**What is expected**: Extract every line of the records below and reproduce each one without any change.

[Records from a data collection]
********
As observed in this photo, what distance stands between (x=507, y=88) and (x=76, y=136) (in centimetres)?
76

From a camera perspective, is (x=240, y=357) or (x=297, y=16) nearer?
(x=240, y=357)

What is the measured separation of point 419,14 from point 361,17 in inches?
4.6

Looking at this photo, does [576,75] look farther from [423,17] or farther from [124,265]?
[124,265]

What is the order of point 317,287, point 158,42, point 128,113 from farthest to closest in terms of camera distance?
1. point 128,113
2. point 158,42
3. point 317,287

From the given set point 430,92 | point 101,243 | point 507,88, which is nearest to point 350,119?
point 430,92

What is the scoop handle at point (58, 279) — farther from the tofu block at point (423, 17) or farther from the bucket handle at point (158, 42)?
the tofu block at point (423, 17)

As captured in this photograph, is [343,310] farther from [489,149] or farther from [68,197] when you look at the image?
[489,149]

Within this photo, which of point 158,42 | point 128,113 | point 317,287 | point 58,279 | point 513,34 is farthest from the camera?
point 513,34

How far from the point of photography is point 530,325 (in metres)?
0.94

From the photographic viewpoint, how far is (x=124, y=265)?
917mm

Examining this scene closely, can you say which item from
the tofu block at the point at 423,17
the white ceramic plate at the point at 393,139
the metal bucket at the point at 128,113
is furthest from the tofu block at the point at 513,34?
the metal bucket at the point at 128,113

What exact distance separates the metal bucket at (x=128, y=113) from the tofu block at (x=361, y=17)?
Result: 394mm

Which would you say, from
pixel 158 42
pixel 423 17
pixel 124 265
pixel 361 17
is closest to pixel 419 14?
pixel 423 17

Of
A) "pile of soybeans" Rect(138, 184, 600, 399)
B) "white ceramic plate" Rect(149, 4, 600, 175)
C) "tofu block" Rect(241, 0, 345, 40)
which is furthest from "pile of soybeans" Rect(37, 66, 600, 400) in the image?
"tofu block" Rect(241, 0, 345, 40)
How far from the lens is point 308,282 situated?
********
**Finished exercise**:
As observed in this photo, what distance stands between (x=507, y=88) and (x=76, y=136) (in centimetres)?
76

From a camera perspective, is (x=240, y=357) or (x=297, y=16) nearer?
(x=240, y=357)

What is the measured separation of point 419,14 from point 361,17 in inches?
4.6

Looking at this photo, does [576,75] look farther from [423,17] or farther from [124,265]?
[124,265]

What is the order of point 317,287, point 158,42, point 128,113 from farthest to closest in terms of camera distance?
1. point 128,113
2. point 158,42
3. point 317,287

From the given set point 430,92 | point 101,243 | point 507,88, which is nearest to point 350,119?
point 430,92

What is the scoop handle at point (58, 279) — farther from the tofu block at point (423, 17) or farther from the bucket handle at point (158, 42)?
the tofu block at point (423, 17)

As captured in this photograph, is [343,310] farther from [489,149] or farther from [68,197] when you look at the image?
[489,149]

Within this photo, which of point 158,42 | point 128,113 | point 317,287 | point 58,279 | point 513,34 is farthest from the camera?
point 513,34

How far from the point of photography is point 530,325 (in metres)?
0.94

From the photographic viewpoint, how far is (x=124, y=265)?
917mm

Examining this scene closely, can you say which item from
the tofu block at the point at 423,17
the white ceramic plate at the point at 393,139
the metal bucket at the point at 128,113
is furthest from the tofu block at the point at 513,34?
the metal bucket at the point at 128,113

What exact distance separates the metal bucket at (x=128, y=113) from the tofu block at (x=361, y=17)?
Result: 394mm

Which would you say, from
pixel 158 42
pixel 423 17
pixel 124 265
pixel 361 17
is closest to pixel 419 14?
pixel 423 17

Of
A) "pile of soybeans" Rect(138, 184, 600, 399)
B) "white ceramic plate" Rect(149, 4, 600, 175)
C) "tofu block" Rect(241, 0, 345, 40)
which is furthest from "pile of soybeans" Rect(37, 66, 600, 400) in the image?
"tofu block" Rect(241, 0, 345, 40)
How far from the lens is point 308,282 situated?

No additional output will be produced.